ECLI:NL:CRVB:2019:2059
Centrale Raad van Beroep
- Hoger beroep
- Rechtspraak.nl
Beoordeling van het verzoek om terug te komen van een eerder besluit inzake Wajong-uitkering
In deze zaak heeft de Centrale Raad van Beroep op 26 juni 2019 uitspraak gedaan in hoger beroep tegen een eerdere uitspraak van de rechtbank Noord-Holland. Appellante, geboren in 1987, had in 2009 een uitkering op grond van de Wet arbeidsongeschiktheidsvoorziening jonggehandicapten (Wajong) aangevraagd, maar deze aanvraag was afgewezen omdat zij minder dan 25% arbeidsongeschikt werd geacht. Na een eerdere vernietiging van een uitspraak van de rechtbank in 2016, diende appellante op 20 oktober 2016 een aanvraag in voor een Beoordeling arbeidsvermogen, die door het Uwv werd opgevat als een verzoek om terug te komen van het besluit van 26 oktober 2012. Het Uwv wees dit verzoek af, omdat er geen nieuwe informatie was overgelegd die de eerdere beoordeling zou kunnen veranderen.

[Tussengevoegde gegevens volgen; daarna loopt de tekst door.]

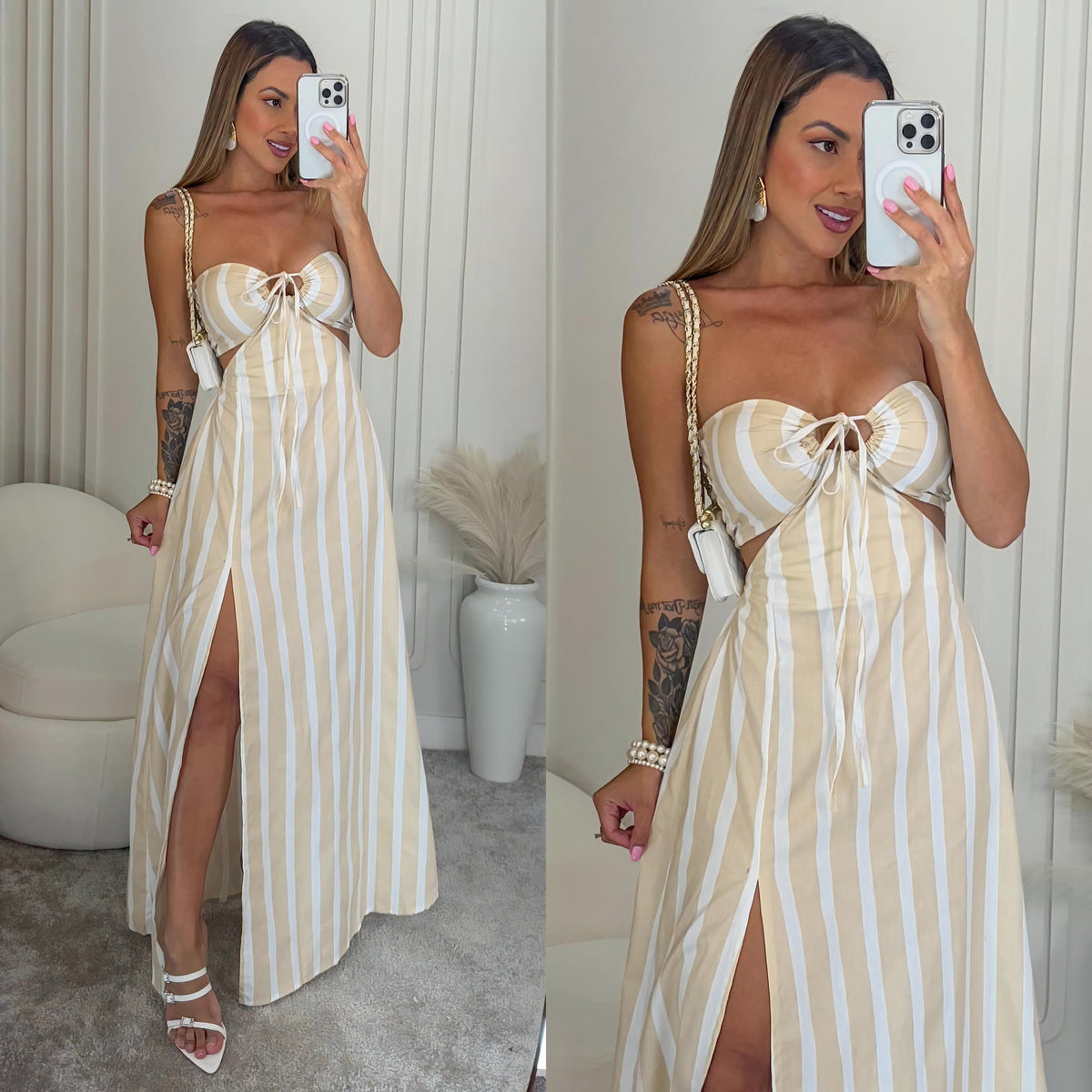 Vestido Talita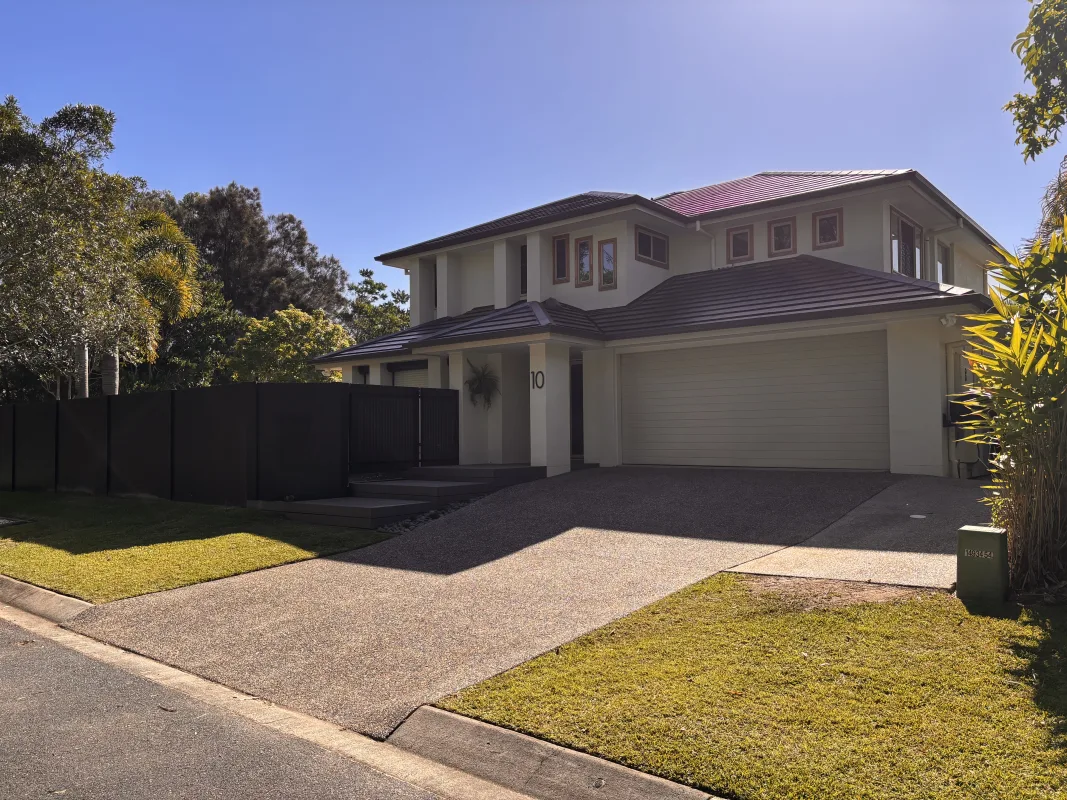 Property service work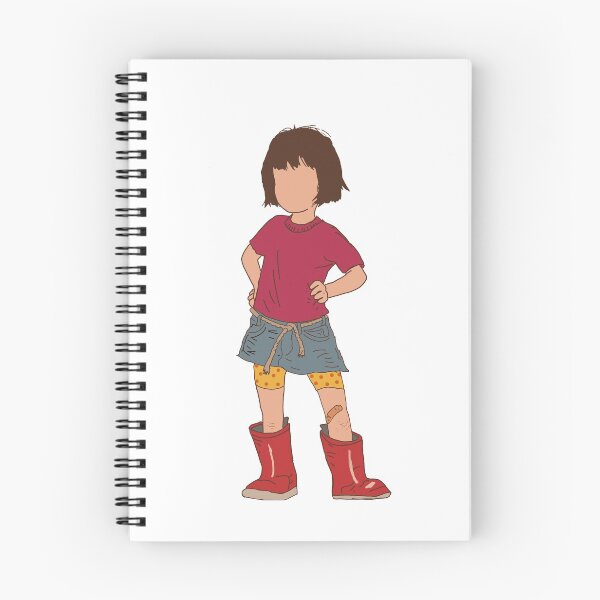 Item preview, Ramona la plaga designed and sold by Mereileen.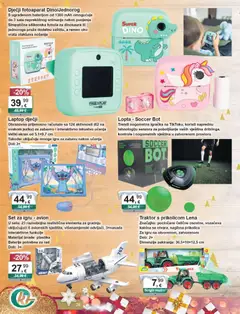 KTC - Katalog božićnih dekoracija - Pregled kataloga iz trgovine KTC, vrijedi od 26.11.2025 | Stranica: 26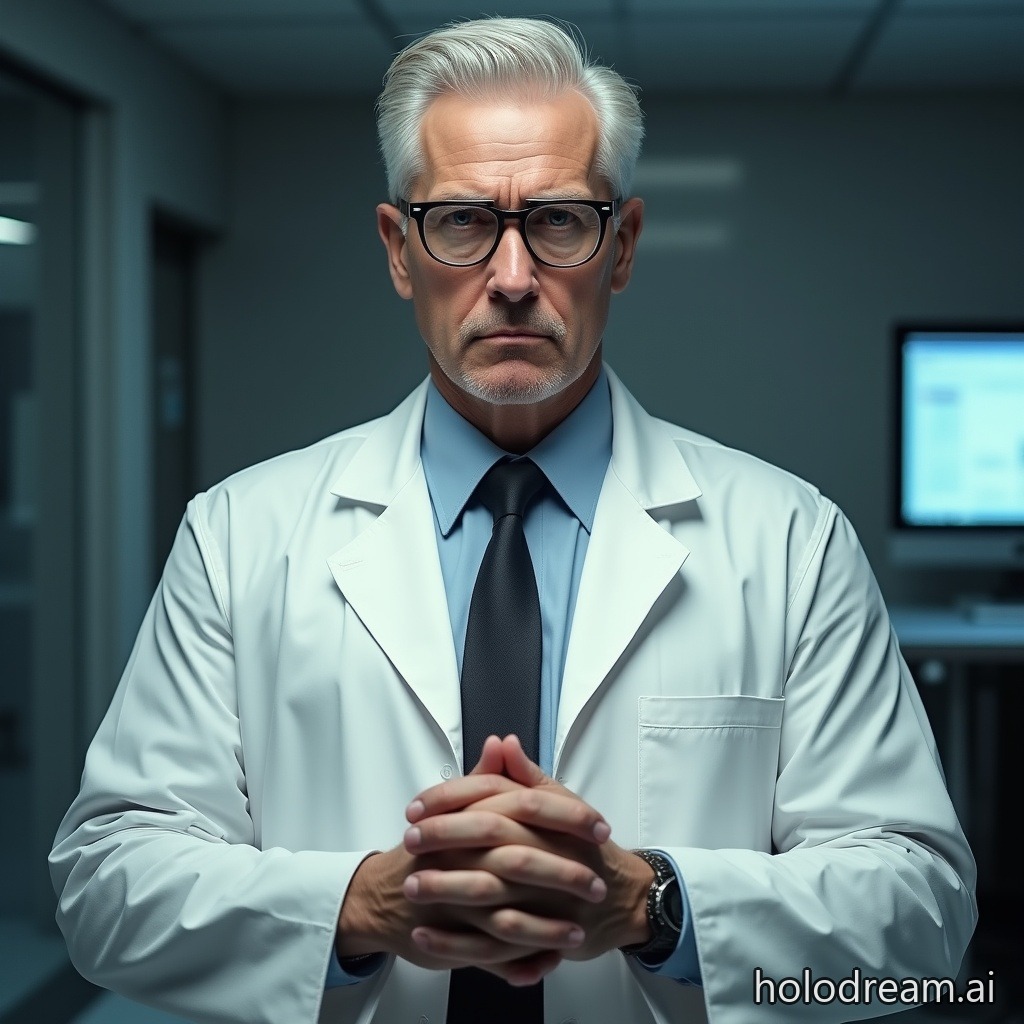 Dr. Zander Rice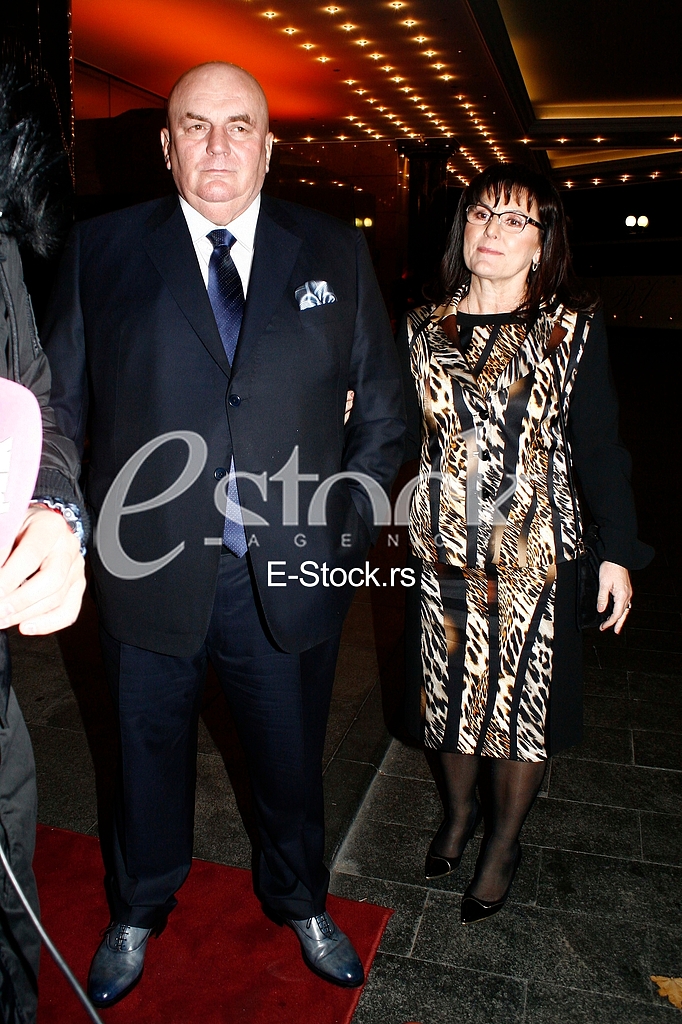Dragan Markovic Palma Snezana Markovic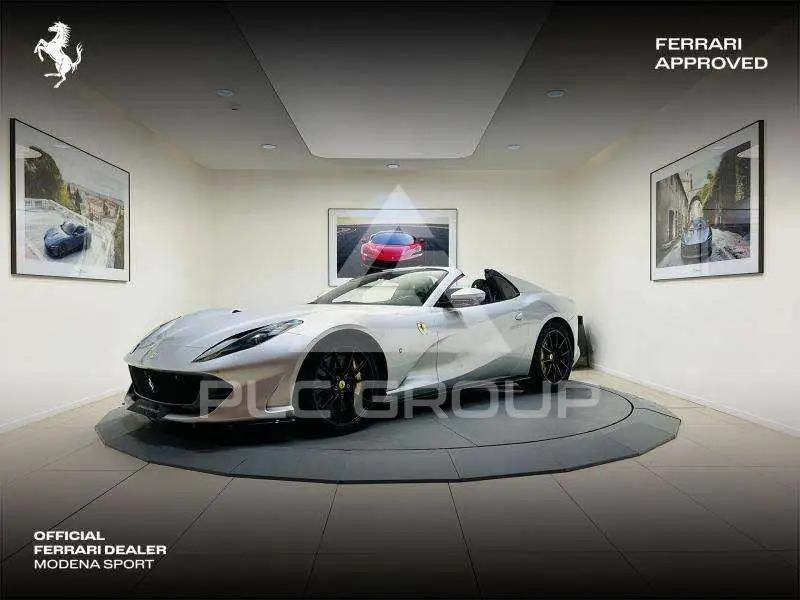 2021 Ferrari 812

De rechtbank had het beroep van appellante tegen dit besluit ongegrond verklaard, en de Centrale Raad van Beroep bevestigde deze uitspraak. De Raad oordeelde dat de artsen van het Uwv voldoende onderzoek hadden verricht en dat er geen nieuwe feiten of omstandigheden waren die aanleiding gaven om de eerdere beslissing te herzien. Appellante had aangevoerd dat er sprake was van een inequality of arms, maar de Raad oordeelde dat zij voldoende gelegenheid had gehad om haar standpunt naar voren te brengen. De Raad concludeerde dat het Uwv het verzoek om terug te komen van het besluit van 26 oktober 2012 terecht had afgewezen, en bevestigde de uitspraak van de rechtbank met verbetering van gronden.